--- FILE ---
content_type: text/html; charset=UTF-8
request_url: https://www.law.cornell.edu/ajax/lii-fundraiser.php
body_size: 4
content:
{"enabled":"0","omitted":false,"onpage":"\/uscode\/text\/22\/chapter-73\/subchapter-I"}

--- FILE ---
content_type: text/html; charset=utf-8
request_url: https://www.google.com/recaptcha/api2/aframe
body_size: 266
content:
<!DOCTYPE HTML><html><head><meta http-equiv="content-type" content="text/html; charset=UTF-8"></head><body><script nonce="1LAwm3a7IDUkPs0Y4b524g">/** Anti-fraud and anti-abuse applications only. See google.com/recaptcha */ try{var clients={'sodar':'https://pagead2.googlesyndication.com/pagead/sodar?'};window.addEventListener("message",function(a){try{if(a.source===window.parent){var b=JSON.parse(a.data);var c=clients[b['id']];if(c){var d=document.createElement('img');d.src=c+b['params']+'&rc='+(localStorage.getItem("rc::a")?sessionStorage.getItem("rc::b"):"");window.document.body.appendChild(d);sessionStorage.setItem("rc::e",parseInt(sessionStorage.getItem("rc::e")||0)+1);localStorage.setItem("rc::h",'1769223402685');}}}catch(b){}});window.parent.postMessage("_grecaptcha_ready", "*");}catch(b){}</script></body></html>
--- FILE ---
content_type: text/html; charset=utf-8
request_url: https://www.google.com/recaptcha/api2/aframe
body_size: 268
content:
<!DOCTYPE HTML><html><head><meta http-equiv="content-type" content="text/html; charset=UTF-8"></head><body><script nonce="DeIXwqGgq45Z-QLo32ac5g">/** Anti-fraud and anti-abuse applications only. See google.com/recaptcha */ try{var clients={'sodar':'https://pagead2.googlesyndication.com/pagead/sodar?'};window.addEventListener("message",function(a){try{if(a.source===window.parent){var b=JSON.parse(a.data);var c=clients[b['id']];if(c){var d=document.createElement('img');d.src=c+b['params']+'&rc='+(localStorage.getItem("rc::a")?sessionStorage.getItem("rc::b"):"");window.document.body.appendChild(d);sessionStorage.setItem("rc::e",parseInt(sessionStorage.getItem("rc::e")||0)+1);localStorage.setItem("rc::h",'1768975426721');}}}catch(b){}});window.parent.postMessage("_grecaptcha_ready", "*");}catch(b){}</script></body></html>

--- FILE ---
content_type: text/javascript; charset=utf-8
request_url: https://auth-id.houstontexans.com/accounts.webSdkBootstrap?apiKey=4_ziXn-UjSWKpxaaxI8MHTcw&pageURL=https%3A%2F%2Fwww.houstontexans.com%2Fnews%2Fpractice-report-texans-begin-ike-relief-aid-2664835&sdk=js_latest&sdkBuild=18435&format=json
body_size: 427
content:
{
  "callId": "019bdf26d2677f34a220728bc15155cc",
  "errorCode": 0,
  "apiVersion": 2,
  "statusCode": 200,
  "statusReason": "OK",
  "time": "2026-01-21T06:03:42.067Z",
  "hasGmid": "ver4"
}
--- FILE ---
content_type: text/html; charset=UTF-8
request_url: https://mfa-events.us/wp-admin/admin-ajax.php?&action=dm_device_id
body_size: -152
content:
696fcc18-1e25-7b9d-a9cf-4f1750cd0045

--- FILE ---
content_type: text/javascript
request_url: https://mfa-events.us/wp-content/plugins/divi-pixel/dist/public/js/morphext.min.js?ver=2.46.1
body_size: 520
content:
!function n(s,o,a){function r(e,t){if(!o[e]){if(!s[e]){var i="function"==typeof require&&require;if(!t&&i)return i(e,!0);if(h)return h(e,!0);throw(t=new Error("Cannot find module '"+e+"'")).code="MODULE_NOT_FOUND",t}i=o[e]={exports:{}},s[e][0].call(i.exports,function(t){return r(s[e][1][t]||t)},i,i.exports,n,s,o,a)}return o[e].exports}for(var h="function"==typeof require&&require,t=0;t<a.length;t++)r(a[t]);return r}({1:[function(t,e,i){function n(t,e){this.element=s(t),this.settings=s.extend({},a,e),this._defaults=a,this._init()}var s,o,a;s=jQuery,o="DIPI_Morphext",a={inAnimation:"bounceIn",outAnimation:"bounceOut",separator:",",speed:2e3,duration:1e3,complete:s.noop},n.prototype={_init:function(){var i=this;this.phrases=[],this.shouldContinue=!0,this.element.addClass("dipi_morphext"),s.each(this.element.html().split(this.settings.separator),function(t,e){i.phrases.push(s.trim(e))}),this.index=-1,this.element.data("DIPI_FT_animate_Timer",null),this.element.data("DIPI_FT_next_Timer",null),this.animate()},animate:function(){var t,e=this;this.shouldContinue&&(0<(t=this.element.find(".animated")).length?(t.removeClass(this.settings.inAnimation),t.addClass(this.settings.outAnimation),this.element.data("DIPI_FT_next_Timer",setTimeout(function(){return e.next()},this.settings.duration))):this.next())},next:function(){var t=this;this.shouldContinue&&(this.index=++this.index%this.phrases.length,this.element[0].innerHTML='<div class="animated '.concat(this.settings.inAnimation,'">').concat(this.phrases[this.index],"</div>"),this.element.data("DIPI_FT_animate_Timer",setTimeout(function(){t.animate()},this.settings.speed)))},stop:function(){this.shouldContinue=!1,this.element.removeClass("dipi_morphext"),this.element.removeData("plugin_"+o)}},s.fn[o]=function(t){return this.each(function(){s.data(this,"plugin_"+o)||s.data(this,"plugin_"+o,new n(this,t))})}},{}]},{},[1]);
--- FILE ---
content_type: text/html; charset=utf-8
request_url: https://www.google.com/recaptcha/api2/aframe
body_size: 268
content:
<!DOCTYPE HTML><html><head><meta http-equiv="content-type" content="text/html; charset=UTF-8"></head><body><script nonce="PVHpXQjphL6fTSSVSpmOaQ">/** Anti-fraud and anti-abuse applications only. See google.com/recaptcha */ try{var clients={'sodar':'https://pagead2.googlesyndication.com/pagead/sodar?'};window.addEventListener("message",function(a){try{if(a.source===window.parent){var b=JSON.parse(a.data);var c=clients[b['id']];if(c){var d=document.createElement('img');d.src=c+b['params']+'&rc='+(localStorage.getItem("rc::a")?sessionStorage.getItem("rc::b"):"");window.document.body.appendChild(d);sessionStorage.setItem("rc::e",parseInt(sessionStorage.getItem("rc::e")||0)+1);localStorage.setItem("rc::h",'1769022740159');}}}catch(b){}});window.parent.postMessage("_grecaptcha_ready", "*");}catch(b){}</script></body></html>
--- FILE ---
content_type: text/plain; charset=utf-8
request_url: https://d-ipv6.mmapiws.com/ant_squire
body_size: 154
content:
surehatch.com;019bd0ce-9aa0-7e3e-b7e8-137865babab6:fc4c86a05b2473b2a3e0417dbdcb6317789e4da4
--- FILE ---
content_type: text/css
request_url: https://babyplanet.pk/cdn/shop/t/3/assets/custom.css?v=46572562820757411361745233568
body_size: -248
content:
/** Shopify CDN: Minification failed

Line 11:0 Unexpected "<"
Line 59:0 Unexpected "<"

--------------------------------------------------

• _Instructions for the task_
How many lines of the listing include the string "Unexpected"? Respond with the number only.

• _Exercise output_
2